Fakt: Wenn keine sichere Online-Verbindung geboten werden kann, geht Home Office für eine Firma nicht. Dafür ist der Erwerb von Lizenzen etc. notwendig. Kann mir vorstellen, dass sich das nicht jede Firma leisten kann und somit kein effektives Home Office durchführen kann, vor Ort in der Firma ist es möglicherweise auch nicht möglich, jedem ein eigenes Büro zu bieten, ohne dafür Abstriche zu machen ... klar, wegen der Auflagen wird dann nicht darauf verzichtet werden, aber bei "kleinen" Firmen kann dies dann wohl auch bedeuten, dass weniger gearbeitet werden kann ....
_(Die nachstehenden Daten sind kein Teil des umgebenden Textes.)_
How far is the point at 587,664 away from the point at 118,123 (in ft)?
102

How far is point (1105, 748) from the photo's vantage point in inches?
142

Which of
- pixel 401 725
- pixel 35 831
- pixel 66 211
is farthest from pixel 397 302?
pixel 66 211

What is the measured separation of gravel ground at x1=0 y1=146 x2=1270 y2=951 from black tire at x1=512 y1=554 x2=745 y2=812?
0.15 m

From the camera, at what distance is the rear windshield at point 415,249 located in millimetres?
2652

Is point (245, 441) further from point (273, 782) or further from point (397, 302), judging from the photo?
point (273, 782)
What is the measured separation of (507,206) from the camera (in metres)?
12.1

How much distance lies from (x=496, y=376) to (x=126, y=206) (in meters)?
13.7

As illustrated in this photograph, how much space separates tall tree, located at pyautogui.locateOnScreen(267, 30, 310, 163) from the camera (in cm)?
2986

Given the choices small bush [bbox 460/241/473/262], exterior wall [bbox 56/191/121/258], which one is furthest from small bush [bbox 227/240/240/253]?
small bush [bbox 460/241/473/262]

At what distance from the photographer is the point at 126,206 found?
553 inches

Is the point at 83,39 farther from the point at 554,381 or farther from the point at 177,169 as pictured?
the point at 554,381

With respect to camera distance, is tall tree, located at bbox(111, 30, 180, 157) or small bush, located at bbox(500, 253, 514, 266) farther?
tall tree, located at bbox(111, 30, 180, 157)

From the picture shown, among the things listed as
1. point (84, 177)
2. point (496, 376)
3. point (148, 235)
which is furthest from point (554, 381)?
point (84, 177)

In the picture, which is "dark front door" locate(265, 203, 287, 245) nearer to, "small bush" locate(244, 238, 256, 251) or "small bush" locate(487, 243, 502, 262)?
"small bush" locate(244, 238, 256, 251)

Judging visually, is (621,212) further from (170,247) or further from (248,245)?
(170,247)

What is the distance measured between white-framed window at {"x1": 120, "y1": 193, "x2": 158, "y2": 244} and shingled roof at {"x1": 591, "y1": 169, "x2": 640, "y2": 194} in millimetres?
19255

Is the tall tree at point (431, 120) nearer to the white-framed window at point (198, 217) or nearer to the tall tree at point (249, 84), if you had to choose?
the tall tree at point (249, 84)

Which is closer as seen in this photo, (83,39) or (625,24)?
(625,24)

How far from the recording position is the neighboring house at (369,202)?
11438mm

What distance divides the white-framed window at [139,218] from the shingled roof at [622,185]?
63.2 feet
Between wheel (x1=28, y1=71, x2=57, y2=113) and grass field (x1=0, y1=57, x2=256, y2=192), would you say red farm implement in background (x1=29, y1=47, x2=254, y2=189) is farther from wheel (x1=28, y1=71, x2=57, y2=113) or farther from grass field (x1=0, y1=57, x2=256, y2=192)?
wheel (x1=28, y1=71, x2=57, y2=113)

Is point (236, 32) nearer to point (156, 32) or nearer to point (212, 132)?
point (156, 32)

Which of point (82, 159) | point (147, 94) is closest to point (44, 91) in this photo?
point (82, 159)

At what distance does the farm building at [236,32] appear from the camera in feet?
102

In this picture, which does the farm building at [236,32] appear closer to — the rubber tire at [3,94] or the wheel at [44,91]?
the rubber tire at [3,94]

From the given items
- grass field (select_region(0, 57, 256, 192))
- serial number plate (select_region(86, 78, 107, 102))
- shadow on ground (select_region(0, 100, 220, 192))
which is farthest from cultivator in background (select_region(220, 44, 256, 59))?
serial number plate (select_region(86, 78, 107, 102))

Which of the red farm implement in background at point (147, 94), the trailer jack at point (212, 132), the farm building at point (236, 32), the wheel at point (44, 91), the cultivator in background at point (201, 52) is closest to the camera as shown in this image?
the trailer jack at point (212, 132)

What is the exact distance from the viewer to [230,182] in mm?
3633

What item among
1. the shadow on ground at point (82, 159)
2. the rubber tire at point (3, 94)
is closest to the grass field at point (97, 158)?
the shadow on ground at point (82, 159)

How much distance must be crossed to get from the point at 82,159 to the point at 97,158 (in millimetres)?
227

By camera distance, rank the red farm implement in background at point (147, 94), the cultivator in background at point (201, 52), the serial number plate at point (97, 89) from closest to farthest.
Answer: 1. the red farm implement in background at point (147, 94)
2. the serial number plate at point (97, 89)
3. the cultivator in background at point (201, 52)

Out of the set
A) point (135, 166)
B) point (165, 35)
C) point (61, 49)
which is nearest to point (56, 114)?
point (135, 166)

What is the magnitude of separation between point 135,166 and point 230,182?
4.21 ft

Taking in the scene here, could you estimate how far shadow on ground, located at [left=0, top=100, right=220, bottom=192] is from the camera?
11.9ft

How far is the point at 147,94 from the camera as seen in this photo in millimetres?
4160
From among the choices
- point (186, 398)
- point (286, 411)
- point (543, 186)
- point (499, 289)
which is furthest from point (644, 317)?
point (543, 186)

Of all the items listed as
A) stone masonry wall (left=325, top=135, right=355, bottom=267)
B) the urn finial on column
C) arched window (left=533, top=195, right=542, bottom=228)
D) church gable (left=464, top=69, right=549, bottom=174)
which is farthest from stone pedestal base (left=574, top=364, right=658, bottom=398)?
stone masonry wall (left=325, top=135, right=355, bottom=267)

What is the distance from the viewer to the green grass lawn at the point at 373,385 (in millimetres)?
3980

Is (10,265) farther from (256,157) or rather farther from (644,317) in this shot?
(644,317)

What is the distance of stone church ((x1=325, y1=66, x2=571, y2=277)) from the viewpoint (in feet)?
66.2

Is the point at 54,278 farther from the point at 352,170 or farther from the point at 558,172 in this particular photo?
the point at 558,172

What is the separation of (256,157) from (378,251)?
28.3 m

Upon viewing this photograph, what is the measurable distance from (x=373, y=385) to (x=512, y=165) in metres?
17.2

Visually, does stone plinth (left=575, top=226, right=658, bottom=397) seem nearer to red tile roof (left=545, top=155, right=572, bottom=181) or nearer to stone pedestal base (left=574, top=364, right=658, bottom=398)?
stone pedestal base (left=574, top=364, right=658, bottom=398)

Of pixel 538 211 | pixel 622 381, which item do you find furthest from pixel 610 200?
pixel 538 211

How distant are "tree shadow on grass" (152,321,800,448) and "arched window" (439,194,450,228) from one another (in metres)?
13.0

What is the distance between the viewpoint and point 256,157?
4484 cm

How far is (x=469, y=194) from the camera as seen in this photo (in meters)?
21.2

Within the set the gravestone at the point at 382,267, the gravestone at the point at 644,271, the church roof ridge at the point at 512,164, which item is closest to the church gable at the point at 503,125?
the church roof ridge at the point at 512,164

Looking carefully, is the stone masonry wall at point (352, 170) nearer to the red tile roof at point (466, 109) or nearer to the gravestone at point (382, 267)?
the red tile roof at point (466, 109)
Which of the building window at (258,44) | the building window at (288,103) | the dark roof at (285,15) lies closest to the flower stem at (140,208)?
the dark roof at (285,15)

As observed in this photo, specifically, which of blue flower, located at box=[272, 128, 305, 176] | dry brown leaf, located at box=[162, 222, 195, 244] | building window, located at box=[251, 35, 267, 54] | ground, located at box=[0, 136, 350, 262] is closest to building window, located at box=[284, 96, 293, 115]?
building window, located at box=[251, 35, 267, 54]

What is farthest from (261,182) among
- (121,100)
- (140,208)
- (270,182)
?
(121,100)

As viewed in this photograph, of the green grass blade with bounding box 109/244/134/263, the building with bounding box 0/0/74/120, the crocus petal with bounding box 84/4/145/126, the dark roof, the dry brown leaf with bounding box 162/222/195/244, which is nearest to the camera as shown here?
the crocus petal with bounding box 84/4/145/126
Ob man seine eigenen Ressourcen dafür nutzt wie eigenes Laptop etc. ist ja jeden Einzelnen Verhandlungsgeschick und es gibt auch genügend Firmen, wo dies gestellt wird (ebenfalls auch schon vor Corona-Outies).
Das es Berufe gibt die nicht im Homeoffice ausgeführt werden können, ist mMn keine Ungleichheit sondern liegt schlicht in der Natur der Sache.
Ja eben, wenn man von der Natur ausgeht, gibt es ja auch keine Gleichheit, dafür ist Politik und Gesellschaft da.
Und da fühlen sich logischerweise weiterhin so manche Firma und so manche Einzelperson allein in der Pande stehen gelassen.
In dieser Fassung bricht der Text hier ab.